Document excerpt:
○ ○ ○ ○
Cracking the credit crisis: Is performativity a useful concept?

July 12, 2010

The past two weeks have seen another episode in the new “culture wars” within economic sociology. I’m referring of course to Zuckerman’s attack on performativity for obscurantism, ontological relativism and theoretical weakness. Over the years, attacks on performativity and actor-network theory have turned into a literature on its own (see this, this and that). Here at SocFinance we cannot keep up with such enthusiasm, but welcome the free publicity.

None of the critics, however, has engaged with the latest analysis coming from the performativity camp – MacKenzie’s brilliant work on the credit crisis. The outcome is paradoxical. While the anti-performativists attack the performativists for rejecting “empirical reality,” the leading performativist has been doing actual research in the very real world of the credit crisis. As Don Quijote said, “ladran, Sancho, luego cabalgamos” (They bark, Sancho, which means we are galloping.)

For a more integrative form of academic dialogue, consider the initiative of Bruce Kogut. Last fall he invited economists and sociologists to share their views in a symposium on the risks posed by quantitative finance. More to the point, he took the brave step of inviting MacKenzie to give the keynote speech. The outcome is summarized in a superb conference proceedings paper, and for those who are too busy to read the 73 pages of tight technical prose of the original MacKenzie manuscript, Kogut’s summary is an excellent place to start.
○ ○ ○ ○
Material shown:

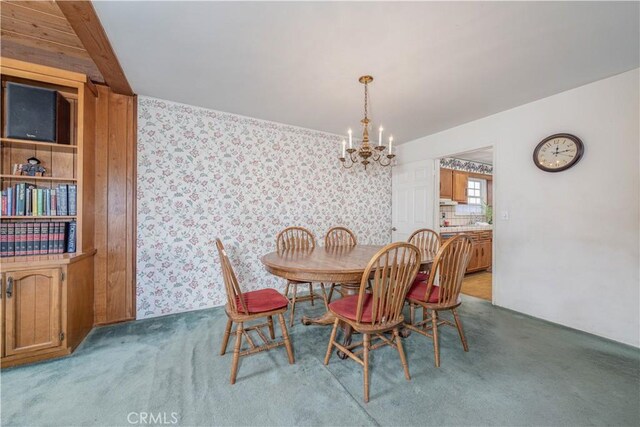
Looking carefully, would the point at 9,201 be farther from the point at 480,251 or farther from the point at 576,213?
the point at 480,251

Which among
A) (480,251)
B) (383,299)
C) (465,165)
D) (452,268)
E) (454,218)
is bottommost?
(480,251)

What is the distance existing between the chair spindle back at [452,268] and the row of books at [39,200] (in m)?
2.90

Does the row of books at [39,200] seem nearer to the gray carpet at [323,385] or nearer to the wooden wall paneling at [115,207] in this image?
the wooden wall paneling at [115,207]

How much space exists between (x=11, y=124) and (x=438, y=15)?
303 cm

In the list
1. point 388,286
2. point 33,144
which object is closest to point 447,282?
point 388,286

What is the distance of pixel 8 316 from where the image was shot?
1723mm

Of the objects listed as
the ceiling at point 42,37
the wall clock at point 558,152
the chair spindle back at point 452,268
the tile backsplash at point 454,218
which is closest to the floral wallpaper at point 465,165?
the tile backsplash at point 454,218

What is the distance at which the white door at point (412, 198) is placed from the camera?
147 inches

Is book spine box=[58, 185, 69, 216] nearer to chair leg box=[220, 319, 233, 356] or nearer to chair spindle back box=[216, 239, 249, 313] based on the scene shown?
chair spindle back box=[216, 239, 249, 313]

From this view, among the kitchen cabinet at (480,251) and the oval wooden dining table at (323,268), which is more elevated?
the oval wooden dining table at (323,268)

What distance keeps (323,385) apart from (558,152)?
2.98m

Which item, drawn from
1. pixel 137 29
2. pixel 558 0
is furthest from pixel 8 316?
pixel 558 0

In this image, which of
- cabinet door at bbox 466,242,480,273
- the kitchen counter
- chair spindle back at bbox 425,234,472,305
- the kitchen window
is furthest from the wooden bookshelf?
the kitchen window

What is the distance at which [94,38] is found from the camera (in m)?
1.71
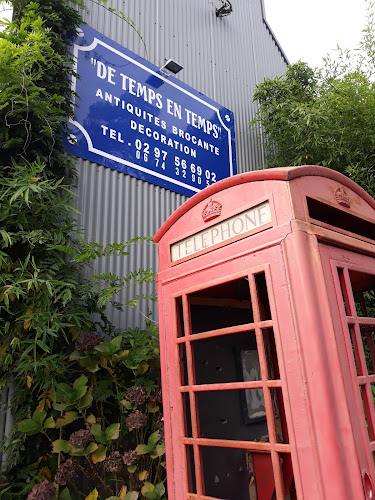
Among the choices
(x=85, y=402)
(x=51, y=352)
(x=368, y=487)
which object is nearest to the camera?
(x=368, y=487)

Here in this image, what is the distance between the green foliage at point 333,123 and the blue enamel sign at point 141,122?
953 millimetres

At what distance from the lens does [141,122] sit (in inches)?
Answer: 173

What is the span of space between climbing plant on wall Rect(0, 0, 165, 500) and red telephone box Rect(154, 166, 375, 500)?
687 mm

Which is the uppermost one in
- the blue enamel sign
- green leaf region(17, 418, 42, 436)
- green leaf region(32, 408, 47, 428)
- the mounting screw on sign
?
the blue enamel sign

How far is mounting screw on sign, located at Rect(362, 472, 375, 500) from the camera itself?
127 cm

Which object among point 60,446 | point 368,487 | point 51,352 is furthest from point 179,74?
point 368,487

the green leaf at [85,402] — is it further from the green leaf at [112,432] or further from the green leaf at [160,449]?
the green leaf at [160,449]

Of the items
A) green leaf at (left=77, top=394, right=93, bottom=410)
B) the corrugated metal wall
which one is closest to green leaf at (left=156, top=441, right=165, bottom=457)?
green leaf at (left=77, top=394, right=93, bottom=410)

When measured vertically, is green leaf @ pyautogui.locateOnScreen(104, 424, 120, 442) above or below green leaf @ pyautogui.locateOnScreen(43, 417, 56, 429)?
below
○ ○ ○ ○
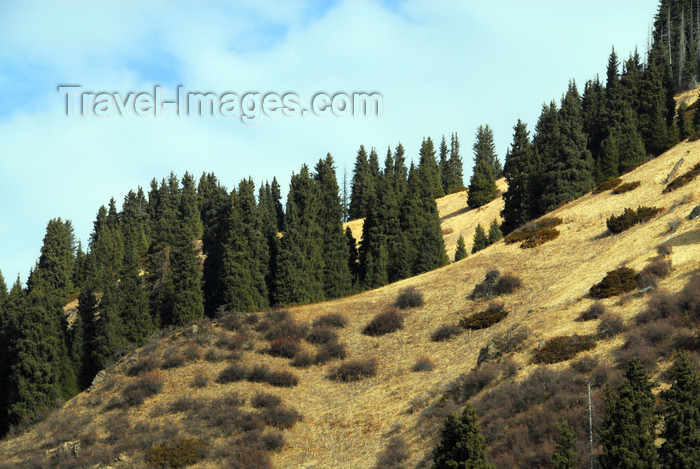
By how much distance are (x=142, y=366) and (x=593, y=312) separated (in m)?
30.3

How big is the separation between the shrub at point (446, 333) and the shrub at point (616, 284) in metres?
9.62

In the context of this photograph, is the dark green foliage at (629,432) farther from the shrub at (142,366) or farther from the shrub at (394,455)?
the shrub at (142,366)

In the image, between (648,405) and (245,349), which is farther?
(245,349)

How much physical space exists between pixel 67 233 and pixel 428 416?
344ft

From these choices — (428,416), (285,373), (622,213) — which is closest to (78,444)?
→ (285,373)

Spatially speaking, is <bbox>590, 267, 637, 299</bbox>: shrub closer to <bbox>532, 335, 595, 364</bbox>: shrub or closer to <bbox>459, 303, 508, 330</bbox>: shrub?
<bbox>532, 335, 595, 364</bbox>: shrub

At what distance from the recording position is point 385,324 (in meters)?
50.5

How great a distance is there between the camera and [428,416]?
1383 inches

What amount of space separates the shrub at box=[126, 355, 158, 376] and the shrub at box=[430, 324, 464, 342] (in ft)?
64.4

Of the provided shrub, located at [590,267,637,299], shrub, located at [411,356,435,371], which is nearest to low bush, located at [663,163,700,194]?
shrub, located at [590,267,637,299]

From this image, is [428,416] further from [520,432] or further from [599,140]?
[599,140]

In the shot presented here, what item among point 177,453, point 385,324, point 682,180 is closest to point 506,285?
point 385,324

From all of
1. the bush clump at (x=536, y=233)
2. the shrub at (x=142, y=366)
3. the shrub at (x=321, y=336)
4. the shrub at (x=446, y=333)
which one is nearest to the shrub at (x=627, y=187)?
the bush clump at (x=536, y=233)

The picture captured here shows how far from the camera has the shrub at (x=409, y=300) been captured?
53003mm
○ ○ ○ ○
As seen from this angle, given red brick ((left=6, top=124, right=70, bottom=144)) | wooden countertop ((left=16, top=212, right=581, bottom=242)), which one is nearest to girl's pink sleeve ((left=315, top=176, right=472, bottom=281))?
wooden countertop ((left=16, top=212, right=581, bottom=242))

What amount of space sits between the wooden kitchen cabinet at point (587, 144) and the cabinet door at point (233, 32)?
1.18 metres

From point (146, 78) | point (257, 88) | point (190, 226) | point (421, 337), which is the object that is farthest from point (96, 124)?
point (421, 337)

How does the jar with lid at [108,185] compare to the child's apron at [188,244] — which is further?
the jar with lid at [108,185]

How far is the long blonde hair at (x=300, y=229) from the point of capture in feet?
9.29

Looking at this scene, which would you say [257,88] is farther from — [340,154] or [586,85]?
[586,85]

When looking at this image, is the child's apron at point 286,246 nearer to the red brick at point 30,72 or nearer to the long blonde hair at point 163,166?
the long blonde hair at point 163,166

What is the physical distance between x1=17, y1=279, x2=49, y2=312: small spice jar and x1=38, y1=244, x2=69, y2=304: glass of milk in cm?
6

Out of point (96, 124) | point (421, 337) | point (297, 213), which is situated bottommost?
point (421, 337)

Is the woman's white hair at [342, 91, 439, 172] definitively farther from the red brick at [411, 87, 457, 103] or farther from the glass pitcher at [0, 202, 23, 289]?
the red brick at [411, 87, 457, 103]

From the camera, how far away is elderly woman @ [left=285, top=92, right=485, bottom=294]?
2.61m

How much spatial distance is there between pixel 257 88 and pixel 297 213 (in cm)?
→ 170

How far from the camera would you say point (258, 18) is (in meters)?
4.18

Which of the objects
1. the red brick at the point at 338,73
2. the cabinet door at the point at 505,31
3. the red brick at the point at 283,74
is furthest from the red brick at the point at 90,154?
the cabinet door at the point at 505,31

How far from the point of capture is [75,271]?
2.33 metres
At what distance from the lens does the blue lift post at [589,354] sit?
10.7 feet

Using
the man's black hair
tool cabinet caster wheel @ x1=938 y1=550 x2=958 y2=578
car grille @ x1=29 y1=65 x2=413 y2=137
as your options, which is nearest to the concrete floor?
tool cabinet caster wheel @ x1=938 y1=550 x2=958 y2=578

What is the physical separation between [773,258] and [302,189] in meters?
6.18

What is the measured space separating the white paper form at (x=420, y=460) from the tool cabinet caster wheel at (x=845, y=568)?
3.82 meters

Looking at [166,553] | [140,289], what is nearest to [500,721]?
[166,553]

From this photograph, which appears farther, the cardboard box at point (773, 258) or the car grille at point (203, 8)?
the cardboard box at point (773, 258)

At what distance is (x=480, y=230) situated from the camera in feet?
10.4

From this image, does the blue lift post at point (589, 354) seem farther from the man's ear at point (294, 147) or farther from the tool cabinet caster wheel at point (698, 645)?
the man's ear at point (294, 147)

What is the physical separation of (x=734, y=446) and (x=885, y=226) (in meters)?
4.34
○ ○ ○ ○
To-do list:
(1) From the performativity post, quote the passage from "Cracking the credit" up to and including "the free publicity.".
(2) Answer these questions from the performativity post:
(a) Whose attack on performativity does the post refer to?
(b) Who invited economists and sociologists to a symposium on the risks posed by quantitative finance?
(c) How many pages long is the original MacKenzie manuscript?
The records have no connection to the performativity post.

Solutions in order:
(1)
Cracking the credit crisis: Is performativity a useful concept?

July 12, 2010

The past two weeks have seen another episode in the new “culture wars” within economic sociology. I’m referring of course to Zuckerman’s attack on performativity for obscurantism, ontological relativism and theoretical weakness. Over the years, attacks on performativity and actor-network theory have turned into a literature on its own (see this, this and that). Here at SocFinance we cannot keep up with such enthusiasm, but welcome the free publicity.

(2)
(a) Zuckerman's
(b) Bruce Kogut
(c) 73 pages